- Task details -
In the records that follow, the lines from the one containing "Blank cell properties */" to the one containing "day cell properties */", inclusive, are to be given again exactly.
[[ Material provided open ]]
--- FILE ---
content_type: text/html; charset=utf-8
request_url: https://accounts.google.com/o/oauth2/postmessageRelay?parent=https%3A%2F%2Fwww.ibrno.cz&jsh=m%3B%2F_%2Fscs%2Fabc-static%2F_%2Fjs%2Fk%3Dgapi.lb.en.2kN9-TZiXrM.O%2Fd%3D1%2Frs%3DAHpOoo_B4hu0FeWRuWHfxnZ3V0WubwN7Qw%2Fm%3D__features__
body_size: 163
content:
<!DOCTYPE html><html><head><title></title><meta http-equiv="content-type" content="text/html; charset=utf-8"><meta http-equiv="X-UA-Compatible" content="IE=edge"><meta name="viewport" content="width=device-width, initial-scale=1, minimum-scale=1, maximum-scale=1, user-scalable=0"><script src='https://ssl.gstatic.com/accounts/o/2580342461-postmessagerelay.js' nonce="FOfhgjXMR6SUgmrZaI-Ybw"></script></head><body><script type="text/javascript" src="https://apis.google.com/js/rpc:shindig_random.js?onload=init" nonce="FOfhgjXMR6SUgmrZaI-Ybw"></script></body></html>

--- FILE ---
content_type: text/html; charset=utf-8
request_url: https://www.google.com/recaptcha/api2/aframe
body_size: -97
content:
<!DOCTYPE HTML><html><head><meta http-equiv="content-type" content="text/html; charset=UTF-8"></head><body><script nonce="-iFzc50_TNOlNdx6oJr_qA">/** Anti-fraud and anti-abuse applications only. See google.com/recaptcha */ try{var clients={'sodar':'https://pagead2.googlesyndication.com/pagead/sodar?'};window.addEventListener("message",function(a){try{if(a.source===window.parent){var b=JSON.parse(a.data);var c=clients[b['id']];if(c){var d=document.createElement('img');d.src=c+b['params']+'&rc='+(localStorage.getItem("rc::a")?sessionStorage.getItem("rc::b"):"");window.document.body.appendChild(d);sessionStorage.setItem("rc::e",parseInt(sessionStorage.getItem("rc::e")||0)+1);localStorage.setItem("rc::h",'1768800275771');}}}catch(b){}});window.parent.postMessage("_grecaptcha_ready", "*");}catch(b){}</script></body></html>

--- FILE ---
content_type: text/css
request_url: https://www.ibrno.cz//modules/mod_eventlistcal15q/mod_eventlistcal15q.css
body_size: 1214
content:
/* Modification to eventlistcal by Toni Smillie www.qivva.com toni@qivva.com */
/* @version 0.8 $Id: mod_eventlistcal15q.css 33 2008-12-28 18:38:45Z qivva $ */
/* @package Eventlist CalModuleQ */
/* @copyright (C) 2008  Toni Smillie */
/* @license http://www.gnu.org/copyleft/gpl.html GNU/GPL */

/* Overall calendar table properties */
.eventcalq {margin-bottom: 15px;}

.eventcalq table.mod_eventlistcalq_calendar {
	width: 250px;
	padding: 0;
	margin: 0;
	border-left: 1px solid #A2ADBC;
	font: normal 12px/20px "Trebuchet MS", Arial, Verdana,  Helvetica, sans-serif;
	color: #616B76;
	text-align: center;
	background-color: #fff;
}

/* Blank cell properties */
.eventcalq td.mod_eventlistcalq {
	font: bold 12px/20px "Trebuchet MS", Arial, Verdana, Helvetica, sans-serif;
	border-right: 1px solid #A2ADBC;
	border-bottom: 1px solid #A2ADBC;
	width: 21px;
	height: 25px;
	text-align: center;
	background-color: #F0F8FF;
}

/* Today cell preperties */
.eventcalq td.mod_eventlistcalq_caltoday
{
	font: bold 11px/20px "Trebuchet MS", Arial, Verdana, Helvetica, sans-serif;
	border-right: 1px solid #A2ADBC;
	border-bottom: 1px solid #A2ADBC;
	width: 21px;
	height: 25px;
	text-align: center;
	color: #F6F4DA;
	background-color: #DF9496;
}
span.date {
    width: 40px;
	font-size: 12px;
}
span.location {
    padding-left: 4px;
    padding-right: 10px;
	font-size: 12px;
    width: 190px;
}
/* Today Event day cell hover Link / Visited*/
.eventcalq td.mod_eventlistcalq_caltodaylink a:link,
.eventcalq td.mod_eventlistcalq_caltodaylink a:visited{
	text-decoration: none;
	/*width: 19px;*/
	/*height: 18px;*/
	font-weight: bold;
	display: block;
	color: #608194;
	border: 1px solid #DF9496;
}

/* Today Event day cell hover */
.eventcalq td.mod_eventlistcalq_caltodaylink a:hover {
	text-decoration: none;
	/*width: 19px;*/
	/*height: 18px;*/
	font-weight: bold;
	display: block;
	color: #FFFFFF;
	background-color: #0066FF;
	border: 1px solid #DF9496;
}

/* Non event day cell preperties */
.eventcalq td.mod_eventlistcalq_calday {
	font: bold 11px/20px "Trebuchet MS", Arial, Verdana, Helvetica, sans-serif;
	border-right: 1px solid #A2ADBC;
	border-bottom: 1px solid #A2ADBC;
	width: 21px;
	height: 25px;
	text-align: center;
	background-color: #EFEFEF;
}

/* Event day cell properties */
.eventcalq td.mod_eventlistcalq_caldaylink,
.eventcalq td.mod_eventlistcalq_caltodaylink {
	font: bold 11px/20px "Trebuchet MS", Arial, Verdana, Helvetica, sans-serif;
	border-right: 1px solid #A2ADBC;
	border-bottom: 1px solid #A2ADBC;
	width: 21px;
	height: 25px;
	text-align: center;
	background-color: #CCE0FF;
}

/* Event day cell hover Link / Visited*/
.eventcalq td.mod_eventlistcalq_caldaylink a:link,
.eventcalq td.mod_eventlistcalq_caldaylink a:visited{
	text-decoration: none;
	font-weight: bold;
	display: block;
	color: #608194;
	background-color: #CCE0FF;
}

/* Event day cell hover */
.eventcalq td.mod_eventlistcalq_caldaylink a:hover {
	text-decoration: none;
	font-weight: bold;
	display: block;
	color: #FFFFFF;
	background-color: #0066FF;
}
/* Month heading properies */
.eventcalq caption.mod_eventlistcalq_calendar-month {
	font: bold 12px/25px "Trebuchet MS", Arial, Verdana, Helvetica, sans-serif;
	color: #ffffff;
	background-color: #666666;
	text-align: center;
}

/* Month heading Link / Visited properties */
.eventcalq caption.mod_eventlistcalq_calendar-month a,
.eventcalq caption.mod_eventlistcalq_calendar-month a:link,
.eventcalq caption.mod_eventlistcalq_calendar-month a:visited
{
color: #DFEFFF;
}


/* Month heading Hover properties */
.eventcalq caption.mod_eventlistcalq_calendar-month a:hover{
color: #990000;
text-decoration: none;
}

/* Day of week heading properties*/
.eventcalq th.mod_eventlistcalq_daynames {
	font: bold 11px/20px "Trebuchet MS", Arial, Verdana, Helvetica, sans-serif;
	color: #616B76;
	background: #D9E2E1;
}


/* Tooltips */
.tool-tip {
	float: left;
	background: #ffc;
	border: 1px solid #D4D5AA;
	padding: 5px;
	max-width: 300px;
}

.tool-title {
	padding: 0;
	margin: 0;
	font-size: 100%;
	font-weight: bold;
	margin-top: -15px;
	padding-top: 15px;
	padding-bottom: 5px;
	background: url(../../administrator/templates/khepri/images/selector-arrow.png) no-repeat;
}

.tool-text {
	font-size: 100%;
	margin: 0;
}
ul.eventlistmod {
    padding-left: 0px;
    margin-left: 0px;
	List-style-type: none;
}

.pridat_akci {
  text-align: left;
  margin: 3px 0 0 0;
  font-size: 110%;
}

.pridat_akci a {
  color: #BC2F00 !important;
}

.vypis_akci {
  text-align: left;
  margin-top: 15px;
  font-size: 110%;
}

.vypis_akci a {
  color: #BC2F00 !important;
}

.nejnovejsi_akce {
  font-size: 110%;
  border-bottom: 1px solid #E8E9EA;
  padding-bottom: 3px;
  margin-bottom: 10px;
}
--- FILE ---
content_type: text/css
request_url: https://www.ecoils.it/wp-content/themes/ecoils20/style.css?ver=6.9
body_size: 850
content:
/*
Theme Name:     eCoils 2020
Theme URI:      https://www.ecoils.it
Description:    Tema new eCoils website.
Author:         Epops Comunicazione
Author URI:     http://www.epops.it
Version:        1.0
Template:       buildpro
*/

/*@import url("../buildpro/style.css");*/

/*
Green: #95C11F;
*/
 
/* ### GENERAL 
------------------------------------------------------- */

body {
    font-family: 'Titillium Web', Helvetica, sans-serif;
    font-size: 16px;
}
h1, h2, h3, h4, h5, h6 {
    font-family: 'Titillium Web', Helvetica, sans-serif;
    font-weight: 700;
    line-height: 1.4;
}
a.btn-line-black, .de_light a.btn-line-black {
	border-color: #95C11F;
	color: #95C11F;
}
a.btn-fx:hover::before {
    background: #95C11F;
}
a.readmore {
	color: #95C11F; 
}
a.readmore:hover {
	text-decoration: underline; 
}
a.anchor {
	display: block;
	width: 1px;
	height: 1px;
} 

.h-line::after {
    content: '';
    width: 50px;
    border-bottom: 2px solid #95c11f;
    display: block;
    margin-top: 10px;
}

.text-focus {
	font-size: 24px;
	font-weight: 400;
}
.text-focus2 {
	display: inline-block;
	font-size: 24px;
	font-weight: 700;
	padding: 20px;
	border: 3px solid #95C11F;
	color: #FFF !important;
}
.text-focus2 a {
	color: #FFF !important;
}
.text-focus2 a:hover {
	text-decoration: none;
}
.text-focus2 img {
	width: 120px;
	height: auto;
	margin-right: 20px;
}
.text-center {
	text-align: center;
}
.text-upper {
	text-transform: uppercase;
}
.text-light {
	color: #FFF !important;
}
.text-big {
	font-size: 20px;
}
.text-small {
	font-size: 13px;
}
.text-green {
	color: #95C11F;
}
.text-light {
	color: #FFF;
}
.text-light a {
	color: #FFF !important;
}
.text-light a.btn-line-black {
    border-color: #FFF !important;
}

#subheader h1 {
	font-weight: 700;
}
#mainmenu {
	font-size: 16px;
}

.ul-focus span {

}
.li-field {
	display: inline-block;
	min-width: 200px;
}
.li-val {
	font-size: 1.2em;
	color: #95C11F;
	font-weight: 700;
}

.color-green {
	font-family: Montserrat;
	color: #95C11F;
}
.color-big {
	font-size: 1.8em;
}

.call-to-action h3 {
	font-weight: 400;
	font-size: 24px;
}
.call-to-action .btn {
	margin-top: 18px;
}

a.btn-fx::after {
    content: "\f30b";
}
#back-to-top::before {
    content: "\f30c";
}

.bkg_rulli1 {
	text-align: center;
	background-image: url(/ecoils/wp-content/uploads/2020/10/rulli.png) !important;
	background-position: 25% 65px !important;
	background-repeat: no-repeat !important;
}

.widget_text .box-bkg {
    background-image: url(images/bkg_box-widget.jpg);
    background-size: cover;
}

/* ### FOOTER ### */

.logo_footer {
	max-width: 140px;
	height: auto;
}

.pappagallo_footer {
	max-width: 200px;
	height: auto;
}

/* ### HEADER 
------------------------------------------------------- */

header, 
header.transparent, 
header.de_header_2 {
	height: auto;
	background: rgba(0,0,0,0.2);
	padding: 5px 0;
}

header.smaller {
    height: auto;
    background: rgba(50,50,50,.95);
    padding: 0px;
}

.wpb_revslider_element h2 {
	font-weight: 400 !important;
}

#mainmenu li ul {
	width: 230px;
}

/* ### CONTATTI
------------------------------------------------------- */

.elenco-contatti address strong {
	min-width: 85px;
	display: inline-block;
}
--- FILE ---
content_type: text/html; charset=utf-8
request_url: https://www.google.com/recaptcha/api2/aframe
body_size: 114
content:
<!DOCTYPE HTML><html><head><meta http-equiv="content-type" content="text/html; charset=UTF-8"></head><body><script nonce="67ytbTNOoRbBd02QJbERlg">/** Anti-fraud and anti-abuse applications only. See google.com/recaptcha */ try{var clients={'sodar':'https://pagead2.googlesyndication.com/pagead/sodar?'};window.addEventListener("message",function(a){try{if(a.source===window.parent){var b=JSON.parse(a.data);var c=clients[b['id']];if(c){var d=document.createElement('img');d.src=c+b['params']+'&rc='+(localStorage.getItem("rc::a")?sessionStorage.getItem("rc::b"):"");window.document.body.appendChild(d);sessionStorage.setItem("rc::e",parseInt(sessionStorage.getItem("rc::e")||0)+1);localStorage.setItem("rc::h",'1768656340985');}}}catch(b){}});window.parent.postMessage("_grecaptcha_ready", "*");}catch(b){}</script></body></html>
[[ Material provided closed ]]
- Result -
/* Blank cell properties */
.eventcalq td.mod_eventlistcalq {
	font: bold 12px/20px "Trebuchet MS", Arial, Verdana, Helvetica, sans-serif;
	border-right: 1px solid #A2ADBC;
	border-bottom: 1px solid #A2ADBC;
	width: 21px;
	height: 25px;
	text-align: center;
	background-color: #F0F8FF;
}

/* Today cell preperties */
.eventcalq td.mod_eventlistcalq_caltoday
{
	font: bold 11px/20px "Trebuchet MS", Arial, Verdana, Helvetica, sans-serif;
	border-right: 1px solid #A2ADBC;
	border-bottom: 1px solid #A2ADBC;
	width: 21px;
	height: 25px;
	text-align: center;
	color: #F6F4DA;
	background-color: #DF9496;
}
span.date {
    width: 40px;
	font-size: 12px;
}
span.location {
    padding-left: 4px;
    padding-right: 10px;
	font-size: 12px;
    width: 190px;
}
/* Today Event day cell hover Link / Visited*/
.eventcalq td.mod_eventlistcalq_caltodaylink a:link,
.eventcalq td.mod_eventlistcalq_caltodaylink a:visited{
	text-decoration: none;
	/*width: 19px;*/
	/*height: 18px;*/
	font-weight: bold;
	display: block;
	color: #608194;
	border: 1px solid #DF9496;
}

/* Today Event day cell hover */
.eventcalq td.mod_eventlistcalq_caltodaylink a:hover {
	text-decoration: none;
	/*width: 19px;*/
	/*height: 18px;*/
	font-weight: bold;
	display: block;
	color: #FFFFFF;
	background-color: #0066FF;
	border: 1px solid #DF9496;
}

/* Non event day cell preperties */
.eventcalq td.mod_eventlistcalq_calday {
	font: bold 11px/20px "Trebuchet MS", Arial, Verdana, Helvetica, sans-serif;
	border-right: 1px solid #A2ADBC;
	border-bottom: 1px solid #A2ADBC;
	width: 21px;
	height: 25px;
	text-align: center;
	background-color: #EFEFEF;
}

/* Event day cell properties */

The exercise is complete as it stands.